Le décès hier, jeudi 19 septembre 2019, de Zine El Abidine Ben Ali, l’ancien président tunisien en exil depuis la Révolution du Jasmin, renvoie à de multiples palabres. Entre constatations et nostalgie. Le moment d’une vraie table-ronde est-il arrivé pour les acteurs de la vie politique tunisienne?
Par Jean-Guillaume Lozato *
Ben Ali a déplu. Ben Ali n’est plus. Un constat qui devrait ravir le peuple tunisien dans son ensemble au vu des circonstances belliqueuses de son départ forcé en janvier 2011. Ce serait trop simple. La politique est une circonvolution. Dans la plupart des Etats le nombre d’IEP et par voie de conséquence le nombre d’étudiant en sciences politiques démontrent l’importance cruciale de surveiller l’opinion publique comme le lait sur le feu.
Un bilan mitigé mais…
Feu Zine El Abidine Ben Ali a eu l’avantage de récupérer un pays engagé sur la voie du bourguibisme. Un concours de circonstances et une santé défaillante de son prédécesseur le conduisant au fauteuil bien confortable de premier dirigeant d’une nation apparaissant à l’époque (1987) comme bien engagée sur la voie du progrès.
Ce progrès, le militaire de formation a eu le génie de l’allier à la sécurité alors que le spectre du terrorisme à caractère islamiste pointait depuis l’Algérie toute proche lors de la «décennie noire». Tout en ouvrant de plus en plus le marché tunisien aux doctrines libéralistes. Jusqu’à renforcer l’appareil boursier.

(Lignes de données de questions spatiales)
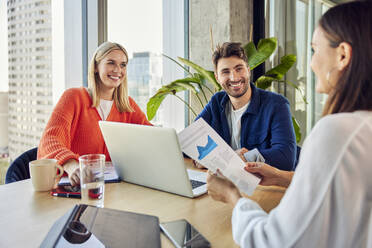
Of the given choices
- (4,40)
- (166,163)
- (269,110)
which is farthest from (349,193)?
(4,40)

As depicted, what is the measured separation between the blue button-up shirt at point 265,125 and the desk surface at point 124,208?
0.47m

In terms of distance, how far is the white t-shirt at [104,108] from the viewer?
2.01 metres

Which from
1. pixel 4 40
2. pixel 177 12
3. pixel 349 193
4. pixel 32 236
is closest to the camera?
pixel 349 193

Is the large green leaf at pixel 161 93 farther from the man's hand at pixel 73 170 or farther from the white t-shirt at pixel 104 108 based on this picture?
the man's hand at pixel 73 170

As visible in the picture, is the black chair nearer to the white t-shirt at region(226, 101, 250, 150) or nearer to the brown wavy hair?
the white t-shirt at region(226, 101, 250, 150)

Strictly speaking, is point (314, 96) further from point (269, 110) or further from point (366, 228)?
point (366, 228)

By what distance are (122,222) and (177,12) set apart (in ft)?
9.58

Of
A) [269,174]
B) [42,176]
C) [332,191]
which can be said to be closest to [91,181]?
[42,176]

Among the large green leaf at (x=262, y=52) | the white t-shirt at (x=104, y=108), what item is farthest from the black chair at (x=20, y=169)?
the large green leaf at (x=262, y=52)

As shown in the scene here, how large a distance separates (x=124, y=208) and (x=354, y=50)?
0.81 meters

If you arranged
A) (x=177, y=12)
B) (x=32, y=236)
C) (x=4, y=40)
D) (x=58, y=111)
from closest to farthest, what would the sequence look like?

## CONSIGNE
D'après l'extrait choisi, quel jour Zine El Abidine Ben Ali est-il décédé ?

## RÉPONSE ATTENDUE
Le jeudi 19 septembre 2019.